Sie spielen das Spiel Kyz Kumai, das unsere Vorfahren in Zeiten erfunden haben, als die Frauen der Steppe noch Amazonen genannt wurden und Kriegerinnen waren.
Damals hielt niemand um die Hand eines Mädchens an, sondern der oder die Verehrer und das Mädchen trafen sich an einem bestimmten Ort, zu Pferd. Das Mädchen ritt ein paarmal um die jungen Männer herum, lachte, provozierte sie und schlug sie mit der Peitsche.

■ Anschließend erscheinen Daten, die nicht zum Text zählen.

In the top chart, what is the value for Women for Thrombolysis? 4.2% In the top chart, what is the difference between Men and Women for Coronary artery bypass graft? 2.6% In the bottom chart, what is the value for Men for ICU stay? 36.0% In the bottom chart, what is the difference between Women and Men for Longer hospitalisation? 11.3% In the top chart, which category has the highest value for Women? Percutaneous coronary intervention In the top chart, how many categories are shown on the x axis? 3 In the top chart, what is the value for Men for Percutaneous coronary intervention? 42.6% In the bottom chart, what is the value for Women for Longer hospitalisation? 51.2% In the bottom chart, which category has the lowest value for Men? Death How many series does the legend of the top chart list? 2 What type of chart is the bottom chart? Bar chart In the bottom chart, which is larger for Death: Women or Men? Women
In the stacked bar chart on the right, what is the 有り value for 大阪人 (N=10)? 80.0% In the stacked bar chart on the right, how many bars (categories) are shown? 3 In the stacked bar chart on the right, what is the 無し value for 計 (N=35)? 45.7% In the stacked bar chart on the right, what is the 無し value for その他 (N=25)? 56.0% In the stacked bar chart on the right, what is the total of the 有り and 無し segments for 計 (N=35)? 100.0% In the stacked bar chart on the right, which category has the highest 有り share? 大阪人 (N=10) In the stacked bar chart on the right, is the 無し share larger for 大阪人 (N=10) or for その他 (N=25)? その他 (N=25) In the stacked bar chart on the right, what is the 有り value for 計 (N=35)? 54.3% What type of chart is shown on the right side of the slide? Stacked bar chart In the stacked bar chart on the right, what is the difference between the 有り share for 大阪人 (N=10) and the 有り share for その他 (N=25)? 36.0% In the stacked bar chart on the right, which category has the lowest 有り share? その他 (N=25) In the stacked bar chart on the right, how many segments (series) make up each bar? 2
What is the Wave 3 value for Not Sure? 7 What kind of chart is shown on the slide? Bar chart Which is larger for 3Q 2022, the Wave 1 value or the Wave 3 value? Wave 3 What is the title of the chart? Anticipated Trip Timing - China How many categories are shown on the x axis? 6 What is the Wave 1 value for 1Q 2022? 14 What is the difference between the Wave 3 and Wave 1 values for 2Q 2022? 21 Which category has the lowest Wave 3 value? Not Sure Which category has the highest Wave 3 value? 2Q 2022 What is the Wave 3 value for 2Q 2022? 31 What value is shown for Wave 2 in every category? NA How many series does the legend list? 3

Bis der Kühnste beschloß, das Mädchen zu verfolgen. Wenn es ihr gelang, eine bestimmte Zeit lang zu entkommen, mußte der junge Mann die Erde bitten, ihn für immer zu bedecken − er würde von jetzt an als schlechter Reiter angesehen werden, die schlimmste Schmach für einen Krieger.